Where are the feminist fighting for 50% workforce presentation in construction? Answer that! Don't call me names. Just answer. Where are the feminist fighting for 50% of all divorce cases ending in fathers staying with children? Any arguments? Or just the usual aggression, name calling?
Why you are surprised feminism is not taken seriously. If you don't address the issues, the issues address you. And you are done. Despite personal attacks.
Fathers who seek custody tend to get it: http://www.villainouscompany.com/vcblog/archives/2012/04/chi...
That's it. I guess the author does not think that women would be "pouring concrete, laying bricks" even if their lives depended on it.
I suspect the author knows full well that women are capable of pouring concrete and laying bricks; rather the author is arguing is is premature to declare men obsolete.
[1] http://www.munkdebates.com/debates/gender-in-the-21st-centur...
But they do!
You know, if you feel your femininity is defined in terms of the men in your life, that's your business. And I can understand how if you felt that way you might feel that other women weren't really women.
But if that's your definition, then I don't want to be your sort of woman. Waving your hands in the air and saying things like 'centered and profound' just makes you sound like you don't have an argument.
I think Paglia is suggesting a co-equal but different Producer / Consumer relationship is better but what we are getting is perhaps closer to Master / Slaves, a relationship that distorts each individual thread.
And how would that even be an equal relationship? In more agrarian societies it might make a certain degree of sense. But in a modern world, less so. If you go that route it looks very much like she's defining femininity in terms of the traditional idea that women should stay at home to raise children. (And if you don't, you're a lesbian, apparently.)
But if so, the argument she goes on to build around that - men made the world and continue to have a great deal of influence in many areas (ignoring the major contributions of women to many areas of modern life) has to be questioned for relevance. It answers the prompt, to a degree, 'Are men obsolete?' Or at least one interpretation of it. But seems to have little to do with any discussion as to why we might want to be kept women or address many of the horrifying inequalities that arise from being so.
"Yes, there has been a gradual transition from an industrial to a service-sector economy in which women, who generally prefer a safe, clean, quiet work environment thrive."
"After the next inevitable apocalypse, men will be desperately needed again! Oh, sure, there will be the odd gun-toting Amazonian survivalist gal, who can rustle game out of the bush and feed her flock, but most women and children will be expecting men to scrounge for food and water and to defend the home turf. Indeed, men are absolutely indispensable right now, invisible as it is to most feminists, who seem blind to the infrastructure that makes their own work lives possible. It is overwhelmingly men who do the dirty, dangerous work of building roads, pouring concrete, laying bricks, tarring roofs, hanging electric wires, excavating natural gas and sewage lines, cutting and clearing trees, and bulldozing the landscape for housing developments.

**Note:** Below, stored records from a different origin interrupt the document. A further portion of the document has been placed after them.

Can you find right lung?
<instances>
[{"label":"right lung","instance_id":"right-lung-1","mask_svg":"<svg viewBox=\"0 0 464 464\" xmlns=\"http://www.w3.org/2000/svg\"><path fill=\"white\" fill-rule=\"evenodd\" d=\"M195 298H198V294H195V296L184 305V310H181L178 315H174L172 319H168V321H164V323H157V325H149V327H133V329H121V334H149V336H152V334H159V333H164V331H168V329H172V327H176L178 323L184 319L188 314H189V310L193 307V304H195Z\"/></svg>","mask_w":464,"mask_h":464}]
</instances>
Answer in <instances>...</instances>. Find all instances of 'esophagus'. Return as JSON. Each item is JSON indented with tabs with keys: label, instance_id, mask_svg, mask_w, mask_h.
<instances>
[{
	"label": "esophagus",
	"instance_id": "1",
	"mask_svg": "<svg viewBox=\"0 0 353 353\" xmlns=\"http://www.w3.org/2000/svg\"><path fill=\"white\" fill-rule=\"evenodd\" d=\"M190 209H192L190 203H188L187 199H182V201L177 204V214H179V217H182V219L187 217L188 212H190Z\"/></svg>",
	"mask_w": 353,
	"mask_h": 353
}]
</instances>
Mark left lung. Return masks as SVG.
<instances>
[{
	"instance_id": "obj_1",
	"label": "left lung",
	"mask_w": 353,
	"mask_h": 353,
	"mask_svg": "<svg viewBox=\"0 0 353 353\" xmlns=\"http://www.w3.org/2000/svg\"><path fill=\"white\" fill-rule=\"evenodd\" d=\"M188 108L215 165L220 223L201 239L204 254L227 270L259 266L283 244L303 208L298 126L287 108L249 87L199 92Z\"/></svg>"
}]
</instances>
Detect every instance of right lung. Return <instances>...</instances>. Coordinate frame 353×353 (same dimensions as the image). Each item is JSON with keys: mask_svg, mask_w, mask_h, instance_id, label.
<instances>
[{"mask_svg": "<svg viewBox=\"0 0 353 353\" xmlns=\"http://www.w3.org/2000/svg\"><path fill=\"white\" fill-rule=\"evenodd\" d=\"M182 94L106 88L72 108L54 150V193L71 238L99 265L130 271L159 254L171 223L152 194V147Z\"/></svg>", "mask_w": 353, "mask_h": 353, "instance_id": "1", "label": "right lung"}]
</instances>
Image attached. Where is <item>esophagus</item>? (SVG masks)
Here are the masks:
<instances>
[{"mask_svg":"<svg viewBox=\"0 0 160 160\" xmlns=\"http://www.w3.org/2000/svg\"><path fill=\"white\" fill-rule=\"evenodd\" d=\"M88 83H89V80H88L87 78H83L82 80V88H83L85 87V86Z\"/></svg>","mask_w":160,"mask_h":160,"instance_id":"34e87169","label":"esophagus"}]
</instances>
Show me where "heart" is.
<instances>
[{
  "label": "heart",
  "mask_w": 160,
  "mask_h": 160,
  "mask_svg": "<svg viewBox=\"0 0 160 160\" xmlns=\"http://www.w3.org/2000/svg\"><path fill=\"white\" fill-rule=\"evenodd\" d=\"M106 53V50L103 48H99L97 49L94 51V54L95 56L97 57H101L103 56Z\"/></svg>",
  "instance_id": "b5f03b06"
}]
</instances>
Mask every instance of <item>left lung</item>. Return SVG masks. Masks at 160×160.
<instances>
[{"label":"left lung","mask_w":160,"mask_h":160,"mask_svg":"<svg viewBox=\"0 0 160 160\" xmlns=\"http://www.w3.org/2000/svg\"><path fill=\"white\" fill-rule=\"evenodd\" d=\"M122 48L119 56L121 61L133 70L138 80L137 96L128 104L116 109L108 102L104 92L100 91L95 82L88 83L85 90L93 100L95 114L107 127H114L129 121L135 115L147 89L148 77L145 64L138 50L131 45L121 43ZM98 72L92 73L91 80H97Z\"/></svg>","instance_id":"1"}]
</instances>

It is men who heft and weld the giant steel beams that frame our office buildings, and it is men who do the hair-raising work of insetting and sealing the finely tempered plate-glass windows of skyscrapers 50 stories tall."
To summarize, she argues that women are better adapted to the modern white-collar workplace while men, thanks to their brute strength, are better adapted to lower status blue-collar jobs, and nothing short of an apocalypse will put men back on top. There's certainly no rancor against men evident in this fact-based argument!
This end to the article is especially unfortunate because there should be some real concern about how men are portrayed in modern media. In children's movies, boys have become brutish, bullying antagonists to the protagonist princess more often than not. In comedies, the most common formula pairs a strong, competent, beautiful woman with a bumbling, slob of a man-child who will inevitably woo the lass with sweet intent more than anything else. Arguably, this probably reflects the fantasies of the bumbling, slovenly, men-children running Hollywood more than a deliberate campaign against the competent male, but the effect is the same. Action flicks glorify blue-collar men. The cerebral, hero scientists of decades past are long gone. Heck, even Indiana Jones is grossly over-educated by modern action hero standards!